When he came out, I handed over the two minute rolls.
“What are the documents about?”
I gave him a rundown of the piece. He seemed genuinely enthused that it involved the American military guarding The Wall and the fact that they liked to get smashed after an all-night tour of duty.
“Good work,” he said. “But I will reserve judgment—and will not let them know if it is good work until I see the quality of the photographs.”
“Can I have some more film, please? I only have two rolls and if there are more documents to be photographed . . .”

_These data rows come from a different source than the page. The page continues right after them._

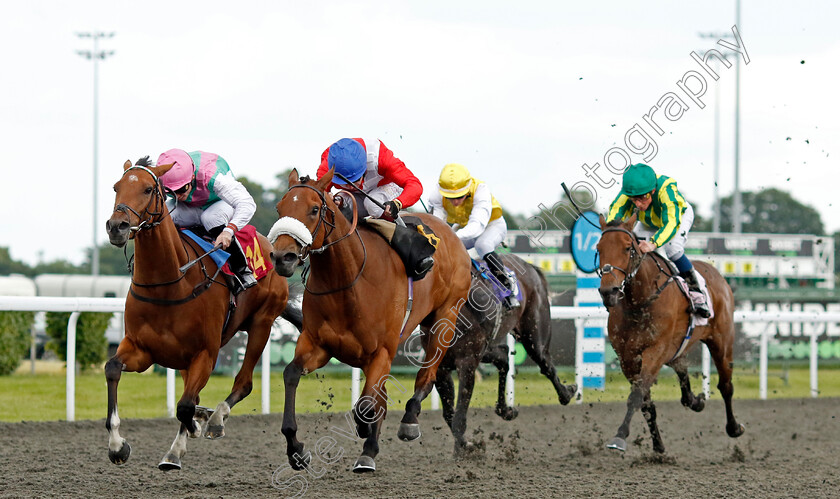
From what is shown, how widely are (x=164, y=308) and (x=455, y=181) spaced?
7.25 ft

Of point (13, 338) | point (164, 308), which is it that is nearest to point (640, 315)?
point (164, 308)

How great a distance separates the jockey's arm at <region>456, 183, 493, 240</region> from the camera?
6.05m

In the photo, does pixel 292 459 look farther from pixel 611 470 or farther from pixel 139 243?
pixel 611 470

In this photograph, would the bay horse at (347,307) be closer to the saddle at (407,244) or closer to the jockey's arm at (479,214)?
the saddle at (407,244)

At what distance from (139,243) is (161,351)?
548mm

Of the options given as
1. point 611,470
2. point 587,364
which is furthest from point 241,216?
point 587,364

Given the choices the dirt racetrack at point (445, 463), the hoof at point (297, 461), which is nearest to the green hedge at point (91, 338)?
the dirt racetrack at point (445, 463)

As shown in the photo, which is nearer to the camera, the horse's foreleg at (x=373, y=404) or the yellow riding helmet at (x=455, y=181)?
the horse's foreleg at (x=373, y=404)

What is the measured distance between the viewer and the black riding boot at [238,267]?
5164 mm

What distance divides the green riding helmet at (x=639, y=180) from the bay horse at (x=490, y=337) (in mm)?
1085

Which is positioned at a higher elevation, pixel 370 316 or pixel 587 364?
pixel 370 316

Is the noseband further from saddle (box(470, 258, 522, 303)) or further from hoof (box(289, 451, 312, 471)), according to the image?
hoof (box(289, 451, 312, 471))

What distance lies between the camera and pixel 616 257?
5.77 metres

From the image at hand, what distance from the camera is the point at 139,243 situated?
181 inches
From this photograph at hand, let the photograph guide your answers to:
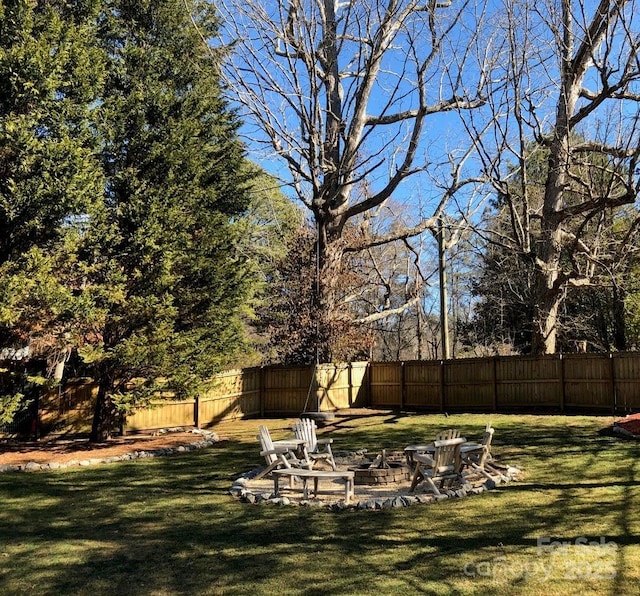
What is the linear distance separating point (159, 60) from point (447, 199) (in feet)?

He then quizzed me most intensely about how and where I photographed the documents. Did anyone at the station see me, were any suspicions raised, was I aware of anyone hanging around my street or following me anywhere? He seemed pleased with my responses. And said:
“You deserve a small reward.”
Reaching into an envelope on the bedside table, he extracted one small photograph of Johannes. Sitting on the floor, playing with a few wooden blocks. He looked a month or two older now, and was wearing that same charming half smile that always made my heart sing whenever it filled his face. I always sense he inherited that from me—as my friends told me that I was someone who never fully smiled. Curious that my son already shared that same tendency, as if he too was tentative about trusting the world. Of course, that’s reading far too much into a baby’s smile. But I still wondered if being taken away from his mother—and suddenly finding himself in the arms of strangers—wasn’t somehow disturbing to him, that even if he was far too young to be cognizant of this big upheaval in his life, he still nevertheless knew.